The woman was not in sight.
'Science,' he continued, 'has become so specialized that intelligible communication even among scientists in the same field is very difficult. Each scientist has a deep vertical knowledge of his own little area but not much horizontal knowledge. The more he knows about his own subject, the less aware he is of what others in allied subjects are doing. He just does not have the time to read even a fraction of the overwhelming mass of articles. It is so bad that of two doctors who specialize in nose dysfunctions, one will treat the left nostril and the other will treat the right.'
Fobo threw up his hands in horror.
'But science would come to a standstill! Surely you exaggerate!'
'About doctors, yes,' said Hal, managing to grin a little. 'But I do not exaggerate much. And it is true that science is not advancing in geometric progression as it once did. There is a lack of time for the scientist and too little communication. He cannot be aided in his own research by a discovery in another field because he just will not hear of it.'
Hal saw a head stick out from the base of the statue and then withdraw. He began to sweat.
Fobo questioned Hal about the religion of the Forerunner. Hal was as taciturn as possible and completely ignored some questions, though he felt embarrassed by doing so. The wog was nothing if not logical, and logic was a light that Hal had never turned upon what he had been taught by the Urielites.
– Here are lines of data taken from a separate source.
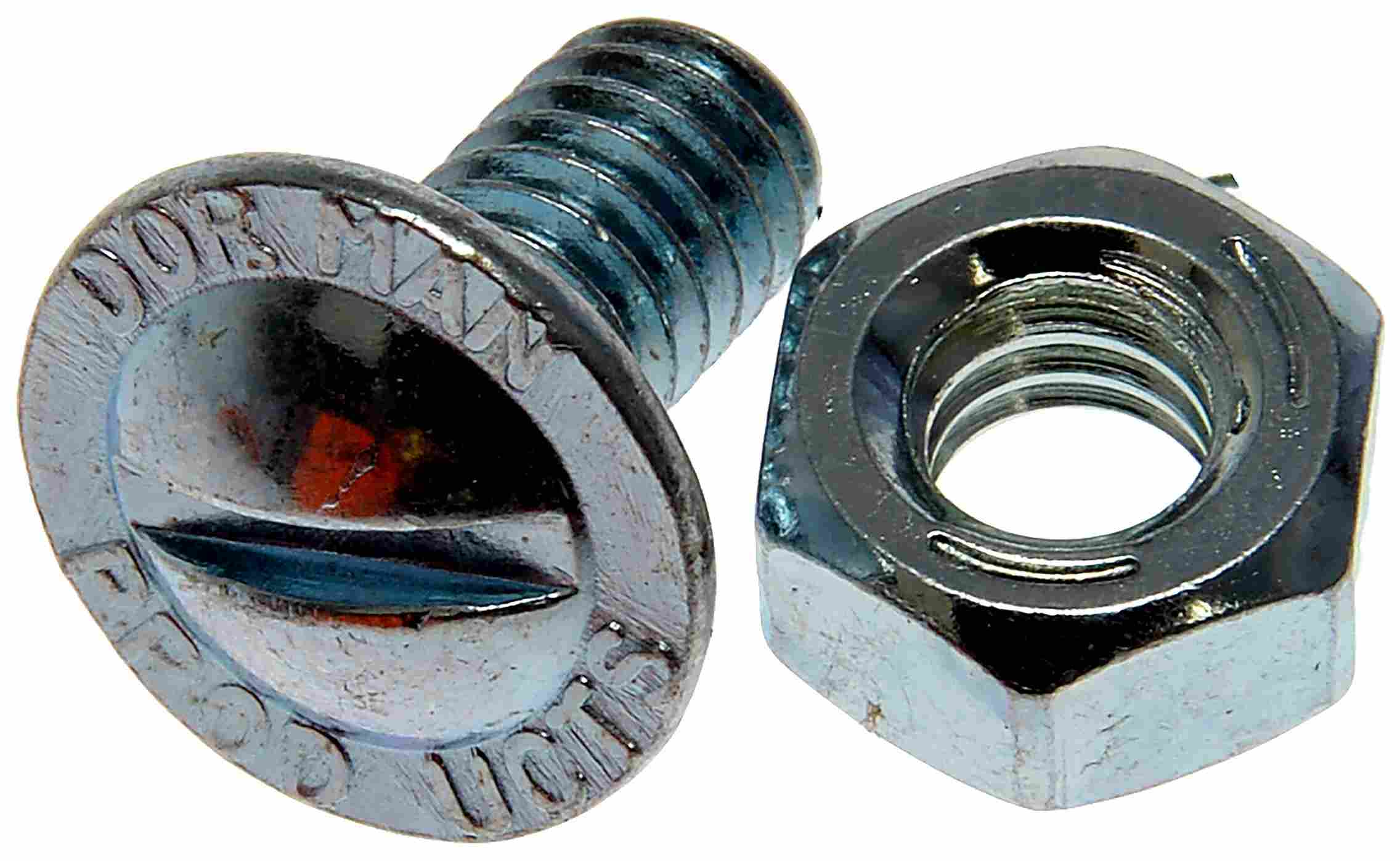 Dorman - Autograde LICENSE PLATE FASTENERS 395-006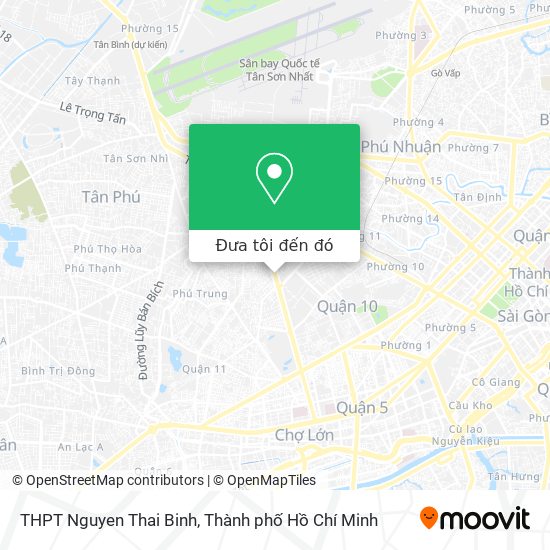 Bản đồ THPT Nguyen Thai Binh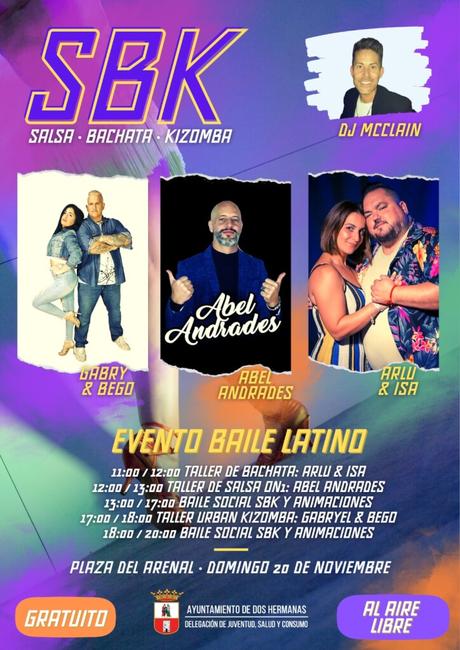 EVENTO BAILE LATINO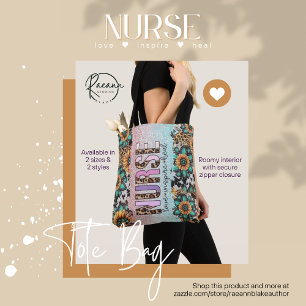 Tote Enfermeiro Amor Inspira Bolsa de cura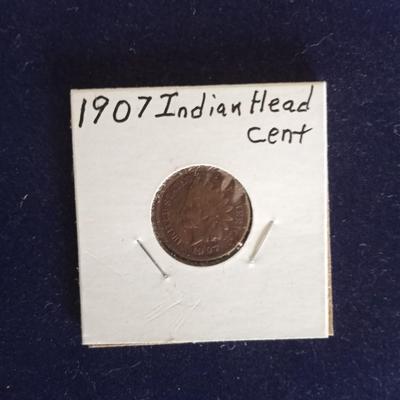 1891-1902-1907 INDIAN HEAD CENT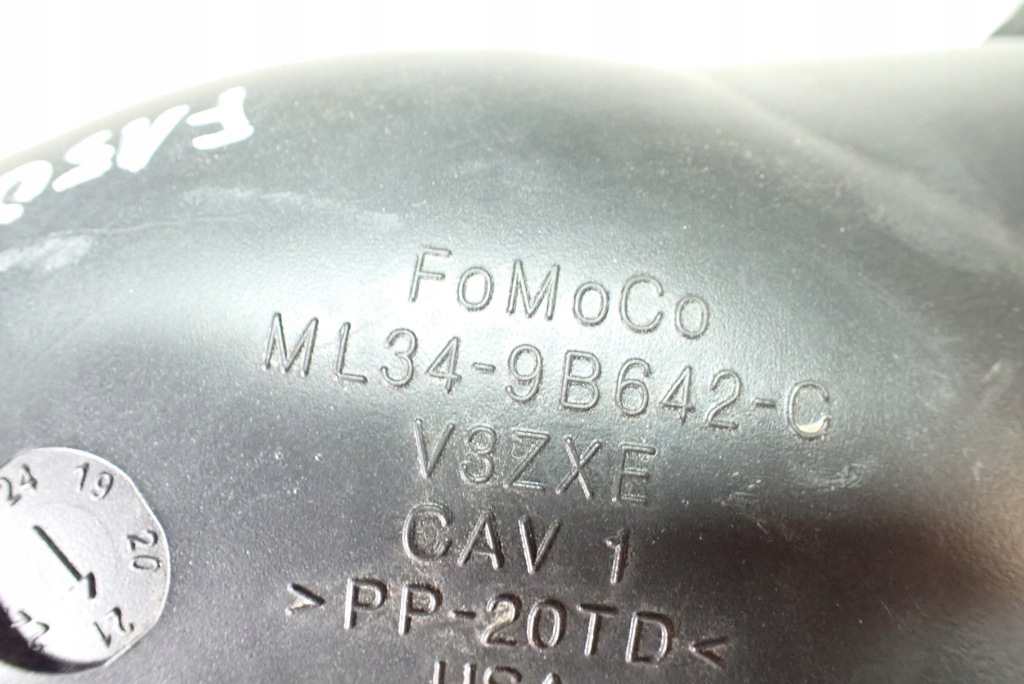 фото №7, Труба wąż повітря інтеркулер ford f150 2021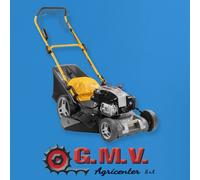 STIGA Tagliaerba a Scoppio Combi 53 SEQ B, Larghezza Taglio 51 cm, 2590 W, Sacco di Raccolta da 60 L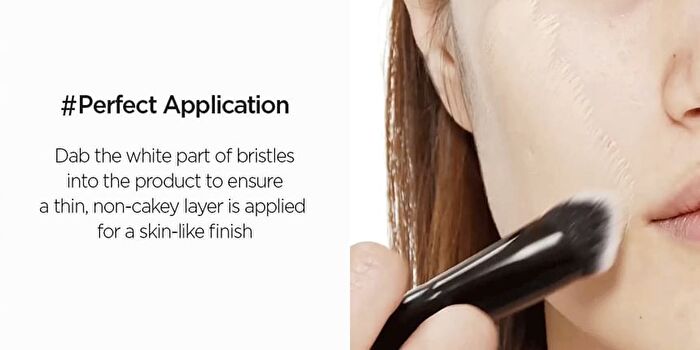 Jung Saem Mool Masterclass Foundation Brush - 1 pc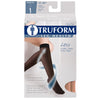 Truform Sheer Compression Stockings, 15-20 mmHg, Women's Knee High Length, 20 Denier, Nude, Medium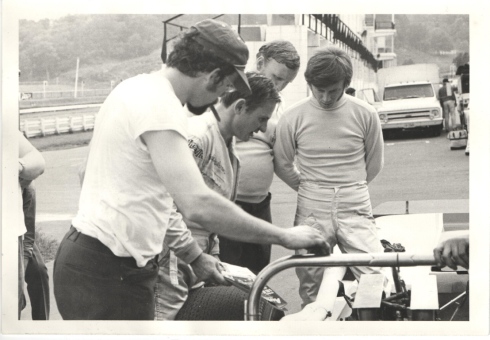 Circuit Mont-Tremblant, septembre 1967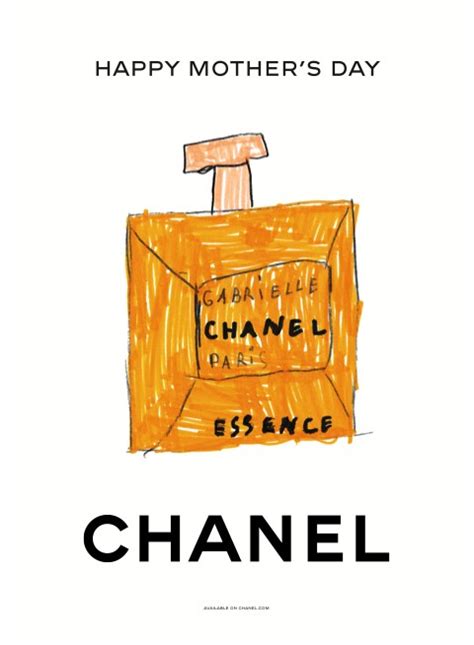 chanel happy mothers day|coco Chanel mother's day.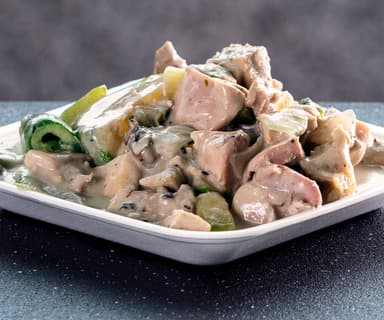 guiso champiñones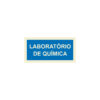 Sinalética / Pictograma LABORATÓRIO DE QUÍMICA - IF5048 - Allsigns Sinalética / Pictograma LABORATÓRIO DE QUÍMICA - IF5048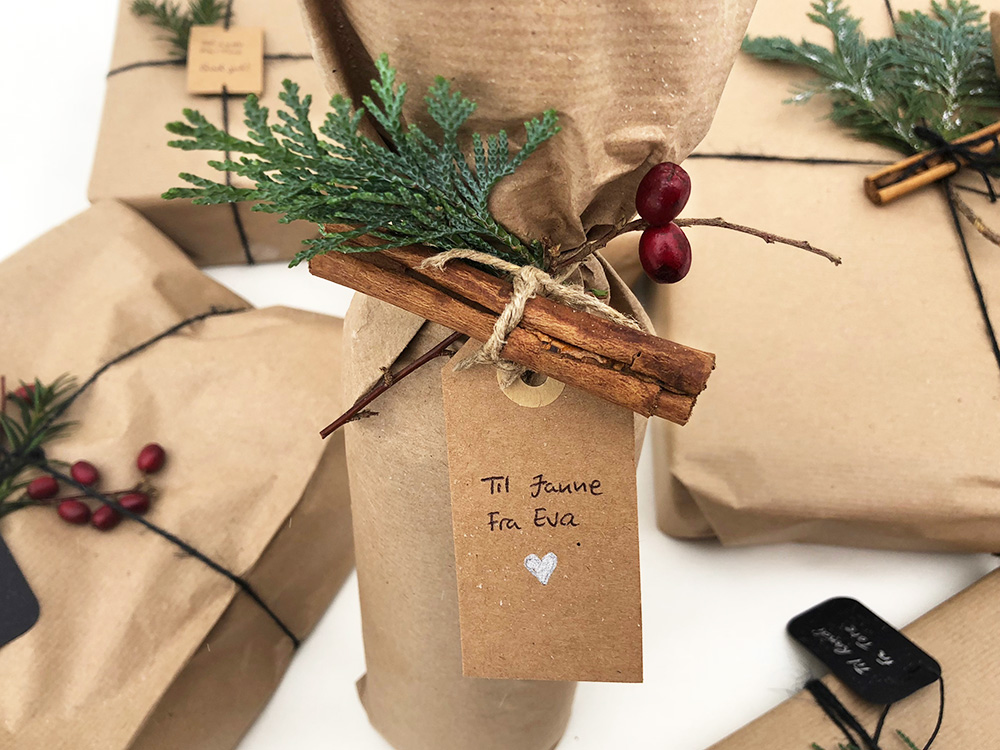 Julegaveinnpakning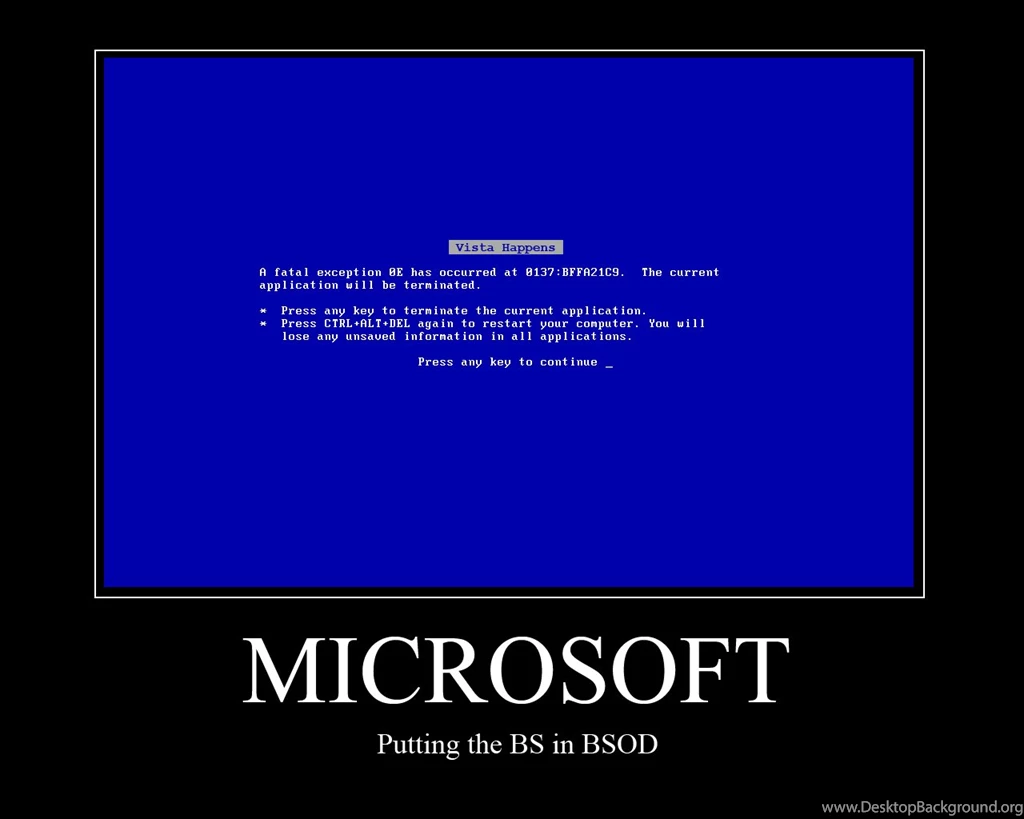 Bsod : Desktop And Mobile Wallpapers : Wallippo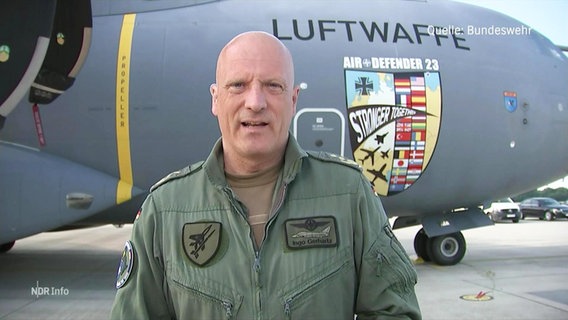 Ingo Gerhartz, Inspekteur Luftwaffe der Bundeswehr. © Screenshot 
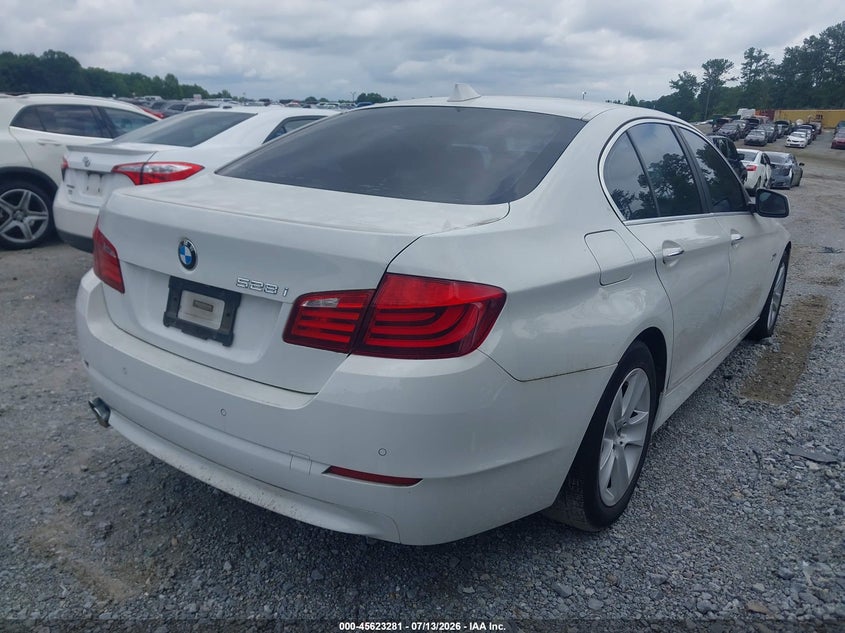 2013 BMW VIN WBAXG5C54DDY36629 IAAI salvage auction — NORMAL WEAR, Salvage Title, sold $1,025 on 2026-07-28 (photo 4)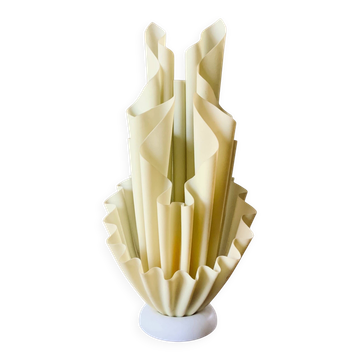 Lampe de table en résine de GIORGIA JACOB design Français années 1970/80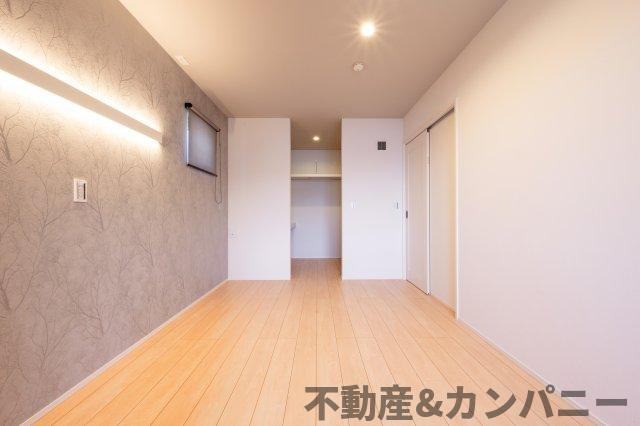 ゼッチーマンの家。ＭＯＤＥ：北欧風の洋室|ゆったりした洋室です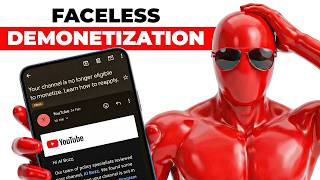 Why Faceless Channels Are Getting Demonetized thumbnail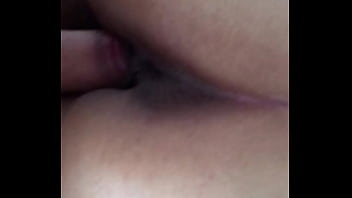 Marcando nalgas de la amiga de mi mamá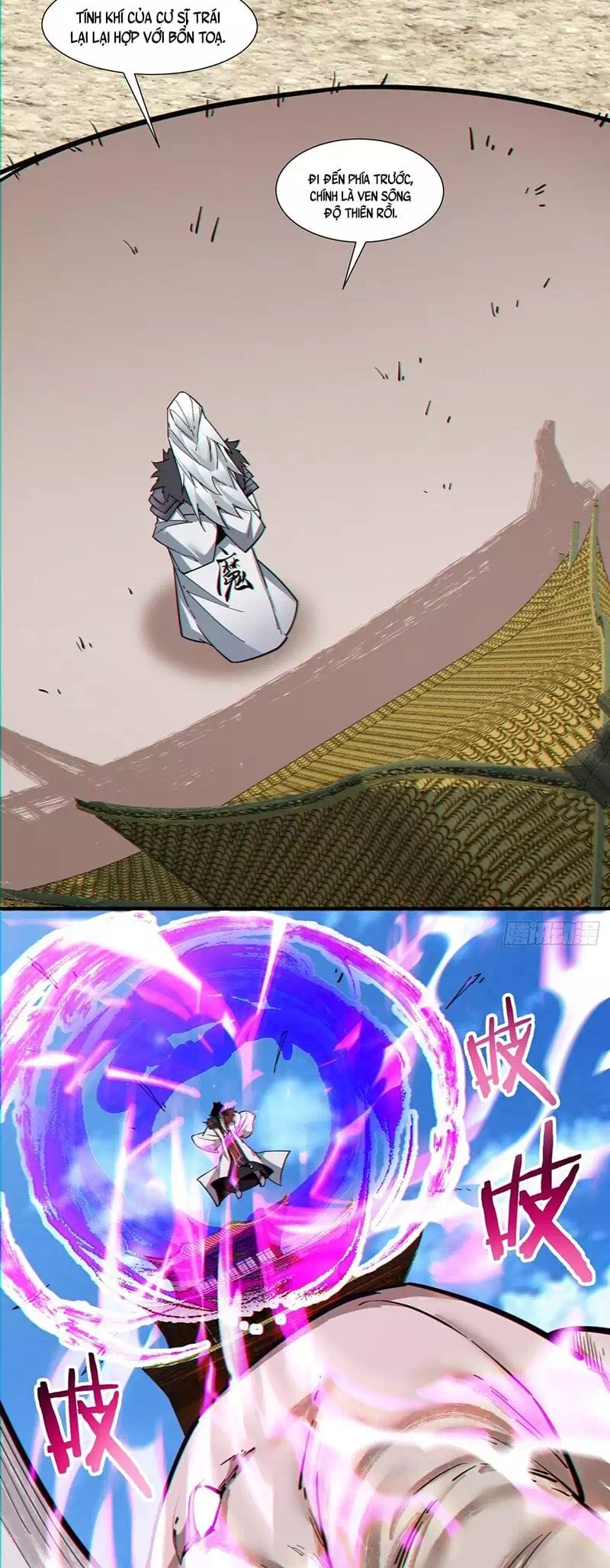 Truyện Tranh Đồ Đệ Của Ta Đều Là Đại Phản Phái trang 4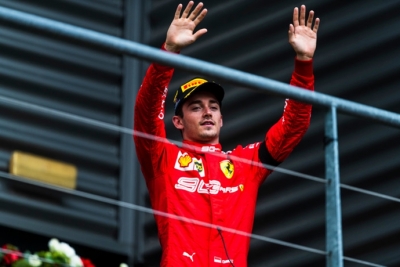 Charles Leclerc: "Me siento capacitado para luchar por mundiales"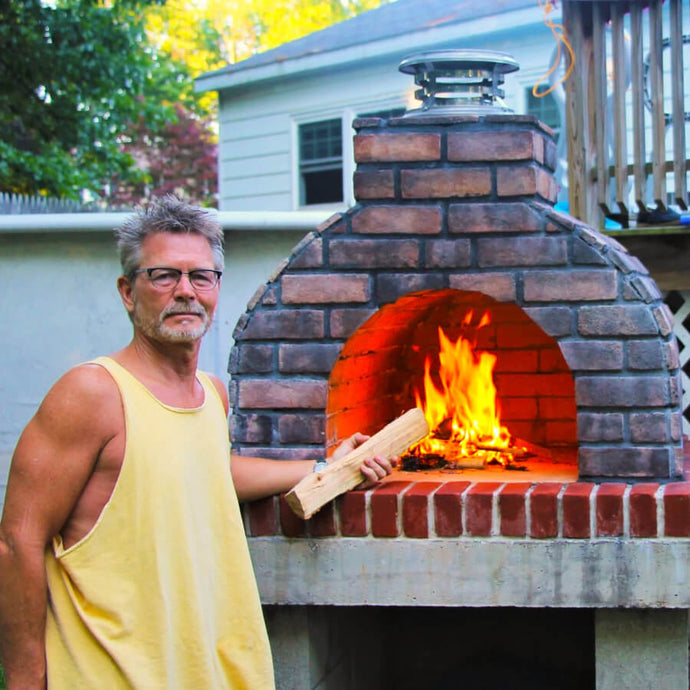 Pizza Oven Wood Fire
Finally, he said, 'All I can say to you is that it is absolutely true that most men can travel subjectively in time but that the Forerunner, his evil disciple, the Backrunner, and the Backrunner's wife are the only people who can travel objectively in time. I know it is true because the Forerunner predicted what would happen in the future, and his every prediction was fulfilled. And–'
'Every prediction?'
'Well, all but one. But that turned out to be an unreal forecast, a pseudofuture somehow inserted by the Backrunner intoThe Western Talmud.'
'How do you know those predictions which haven't been fulfilled aren't also false insertions?'
'Well... we don't. The only way to tell is to wait until the time for them to happen arrives. Then...'
Fobo smiled and said, 'Then you know that that particular prediction was written and inserted by the Backrunner.'
'Of course. But the Urielites have been working for some years now on a method which they say will prove, by internal evidence, whether the future events are real futures or false. When we left Earth, we expected to hear at any time that an infallible method had been discovered. Now, of course, we won't know until we return to Earth.'
'I feel that this conversation is making you nervous,' said Fobo. 'Perhaps, we can pursue it some other time. Tell me, what do you think of the ruins?'
'Very interesting. Of course, I take an almost personal interest in this vanished people because they were mammals, so much like us Terrans. What I cannot imagine is how they could almost die out. If they were like us, and they seem to have been, they would have thrived.'
'They were a very decadent, quarrelsome, greedy, bloody, pernicious breed,' Fobo said. 'Though, no doubt, there were many fine people among them. I doubt that they all killed each other off, except for a few dozen or so. I doubt also that a plague killed almost all their kind. Maybe someday we'll find out. Bight now, I'm tired, so I'm going to bed.'
'I'm restless. If you don't mind, I'll poke around. These ruins are so beautiful in this bright moonlight.'
'Reminds me of a poem by our great bard Shamero. If I could remember it and could translate it effectively enough into American, I'd recite it to you.'
Fobo's V-in-V lips yawned.
'I shall go to bed, retire, wrap the arms of Morpheus around me. However, first, do you have any weapons, firearms, with which to defend yourself against the things that prowl the night?'
'I am allowed to carry a knife in my bootsheath,' said Hal.
Fobo reached under his cloak and brought out a pistol. He handed it to Hal and said, 'Here! I hope you won't have to use it, but you never know. We live in a savage, predatory world, my friend. Especially out here in the country.'
Hal looked curiously at the weapon, similar to those he had seen in Siddo.